駅舎やホームは、SLが活躍していた昭和の時代をイメージして大改修。客車も当時の雰囲気を感じられるように、座席シートやカーテンなどをリニューアルした。また駅員や車掌、機関士などの制服もレトロ調にし、ハード、ソフトの両面からSLの旅を演出している。

駅舎の外には駅としては珍しい縁台が設けられ、ゆったりくつろげるスペースに。改札横の待合室には昭和時代の懐かしいポスターが展示され、レトロ感いっぱい。駅舎内の照明は温かみのある暖色系に統一し、昭和の雰囲気が漂う。駅舎の建物は平成30年にウッドデザイン賞を受賞したという。

また線路をまたぐ旧跨線橋(こせんきょう)は国の登録有形文化財。レトロギャラリーとして活用され、昔懐かしい昭和の宣伝用ポスターや登録有形文化財の認定プレートなどが展示されている。

下今市駅構内の機関庫で蒸気機関車の前で記念撮影に応じる藤井聡太棋聖と杉本和陽六段 =6月4日午前、栃木県日光市(土井繁孝撮影)

何といっても、鉄道ファンを魅了しているのが、駅構内にある転車台広場。1日に数回だが、転車台を使ってSLが方向転換するシーンが間近で眺められる。広場近くの「SL展示館」ではSLの銘板や日光・鬼怒川エリアで活躍していたSLの写真などが展示され、SLの仕組みなども学ぶことができる。

下今市駅で販売されている駅弁の売り上げ1位は、大樹にちなんだ「日光埋蔵金弁当」。特製ちらしずしと、日光高原牛のしぐれ煮や揚巻ゆばと野菜の炊き合わせなどのおかずに分かれた2段弁当。石炭シャベルをイメージしたオリジナルランチスコップ入り。ほぼ午前中で売り切れる人気の駅弁だ。

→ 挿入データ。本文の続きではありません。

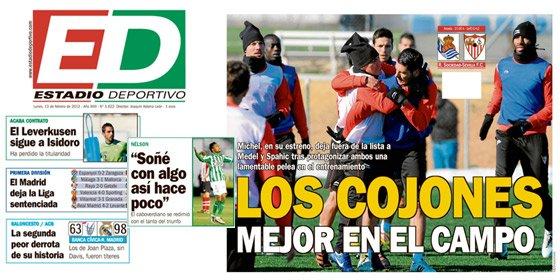 """Recado del periódico 'Estadio Deportivo' a los jugadores del Sevilla: """"Los cojones, mejor en el campo"""""""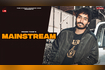 Mainstream | Prabh Toor | New Punjabi Song 2021 |Latest Punjabi Song | Fame Studioz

昨年3月に、乗車人員が50万人を達成した大樹。駅とともに街のにぎわいも牽引(けんいん)している。

筆者:伊沢利幸(産経新聞)

■下今市駅 栃木県日光市今市にある東武鉄道の駅。昭和4年に開設。駅名は今市町当時に「下町」に駅があったことに由来する。日光線と鬼怒川線の両路線が乗り入れる。浅草駅から特急スペーシアXで約1時間40分。平成29年8月からSL「大樹」が運行している。